Along the way I visited Civil War sites I'd only read about, and stopped at various other historical markers, roadside overlooks, and anyplace else that caught my eye. It was so much more fun having the luxury of time. I could finally see the south, which was what this adventure was all about!
New Orleans was the centerpiece of the trip, and friends Linda and Charlie met me there at my hotel, the Olde Town Inn. In N'awlins, I was able to actually unpack (hooray!), and I stayed for 5 days. There's probably nothing I can say about New Orleans that adequately describes it, so I'll just say that everyone should visit Bourbon Street on a hot Friday night. And whatever you do, leave the kids home. I also got knocked off my feet there by my new friend from Kentucky, Becky, and I ain't been the same since! But at least I was able to gather my wits enough to ride back home! Ginger, the manager from the Olde Town Inn, gets two gold stars for helping make my stay comfortable and lots of fun. She's great!
I spent a day on a side trip to Grand Isle, LA, where the dreadful BP oil spill hit so hard. Visiting there, and seeing for myself the emptiness, the frustration, the anger, and the true extent of this disaster touched me in a way I wasn't prepared for. The media can't hope to tell this story.....only the people of Grand Isle can. Please listen to them, and help if you can.
I started the return trip running east along the Gulf Coast, through Mobile, AL, and going as far as Destin, Florida, before stopping again. Entering Florida, I was amazed at the sugar-white sand and the incredible color of the water, thankfully unspoiled, as yet, by the oil spill, though there were barriers strung offshore to help contain any oil coming that way. Destin was a really cool place, so I decided to stay an extra day, soaking up the sun, and also enjoying the rare freedom of riding my bike without a helmet!
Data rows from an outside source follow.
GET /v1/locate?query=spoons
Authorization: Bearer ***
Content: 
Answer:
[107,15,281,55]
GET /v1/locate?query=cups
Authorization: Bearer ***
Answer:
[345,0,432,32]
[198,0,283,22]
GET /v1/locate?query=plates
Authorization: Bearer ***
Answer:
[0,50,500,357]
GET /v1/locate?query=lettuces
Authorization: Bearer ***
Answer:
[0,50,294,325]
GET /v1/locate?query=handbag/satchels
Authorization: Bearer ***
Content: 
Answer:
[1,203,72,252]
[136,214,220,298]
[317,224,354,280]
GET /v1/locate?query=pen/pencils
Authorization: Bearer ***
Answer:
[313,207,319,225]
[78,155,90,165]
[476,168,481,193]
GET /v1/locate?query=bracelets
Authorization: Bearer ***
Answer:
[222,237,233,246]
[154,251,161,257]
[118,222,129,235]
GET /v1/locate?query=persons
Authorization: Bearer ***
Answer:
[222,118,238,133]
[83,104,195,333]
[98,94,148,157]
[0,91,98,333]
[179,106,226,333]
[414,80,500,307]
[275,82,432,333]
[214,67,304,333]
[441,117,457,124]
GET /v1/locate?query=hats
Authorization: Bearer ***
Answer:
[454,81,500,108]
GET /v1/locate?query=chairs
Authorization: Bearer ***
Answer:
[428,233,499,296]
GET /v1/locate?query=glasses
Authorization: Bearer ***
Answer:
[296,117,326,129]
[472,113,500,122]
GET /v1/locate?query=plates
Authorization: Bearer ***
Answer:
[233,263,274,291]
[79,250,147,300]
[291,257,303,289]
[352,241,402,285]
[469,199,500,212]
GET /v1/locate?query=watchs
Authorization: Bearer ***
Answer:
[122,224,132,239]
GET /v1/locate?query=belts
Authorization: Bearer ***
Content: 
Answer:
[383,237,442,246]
I finally left the coast, heading due east to Jacksonville, FL, with serious storm clouds brewing to my left all day; going north was simply not an option. The rest of the trip was dominated by storms along the Atlantic Coast, and plans to visit Savannah, Charleston, and Raleigh were scrapped in favor of a more direct, and hopefully dry, ride home. And it almost worked! Rain drove me indoors as I came out of Florida into Georgia, so I spent the night in Brunswick, pondering route options. The dreaded I-95 offered the best shot at getting home safely, so I went for it the next morning, figuring on an overnight stop to break up the 628 mile ride. The weather stayed clear, so I kept pushing, finally realizing that with a few evening breaks, I could maybe ride all the way, and so I did. 12 hours, and the aforementioned 628 miles later, I was back in Alexandria. I hit rain for the last 40 miles, but I was too close to stop. I had friends watching weather radar, and they guided me between storms and helped get me home safely. Thanks!
And so I've been back a couple days, have had a chance to process my experiences, and sort through 560+ photos I took. It really was something of a dream come true, and I'll never forget the ride. 3,139 miles of Southern Comfort in 13 days.
Can't wait until next year. Western Comfort? (A WC tattoo might be out, but I'm up for the trip!)